We just ran MetaPhlAn 3 for the first time, on a microbiome dataset where we had v2 before.
Some samples gave completely different results. For instance one sample with v2 had nearly all Betaproteobacteria (Burkholderiales) whereas v3 had entirely Bacteroidetes (Flavobacteriia). Any clue?


This could be imputed to the update and expansion of the detectable species. In v20, 122 species in Burkholderiales order and 62 in the Flavobacteriia class were detectable.
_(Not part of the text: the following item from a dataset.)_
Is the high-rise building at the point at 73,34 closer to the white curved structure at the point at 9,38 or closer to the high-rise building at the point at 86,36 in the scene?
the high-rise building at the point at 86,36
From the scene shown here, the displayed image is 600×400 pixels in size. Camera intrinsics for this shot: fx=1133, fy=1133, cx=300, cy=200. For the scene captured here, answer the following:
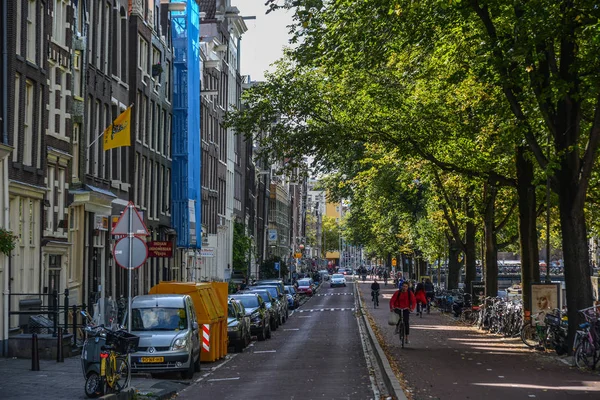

Now, in v30, the database includes markers for 520 Burkholderiales and 562 Flavobacteriia.

Thanks, but why does this mean that v2 shows the whole sample is Betaproteobacteria whereas v3 shows everything is Flavobacteriia?
Is there any quality score or P value attached to MetaPhlAn classifications?
Is it possible that MetaPhlAn 2 is better than 3 for lumpers rather than splitters?
I am less concerned with exact species than with genus or family level taxa.

The only quality score available is the score associated to each marker alignment.

It can be possible, differently than MetaPhlAn 3, version 2 has also markers for non-species clades, so also family and orders.

It may be worth have a look to both the profiles, do you have any chance to upload here both the bowtie2out and the profile?

For a quick check Iā€™d also run a read classificator like Kraken2 or KrakenUniq

Hi there,
I have a similar questions. I understand the updates on classification and detectable species. However, one of my recent test run resulted in an big relative abundance difference (for example, Proteobacteria phylum is 4% in v2 but 28% in v3. Some highly abundant genera in v2, such as Alistipes and Lachnospiraceae, is no longer in v3. I wonder if you can help with potential explanation.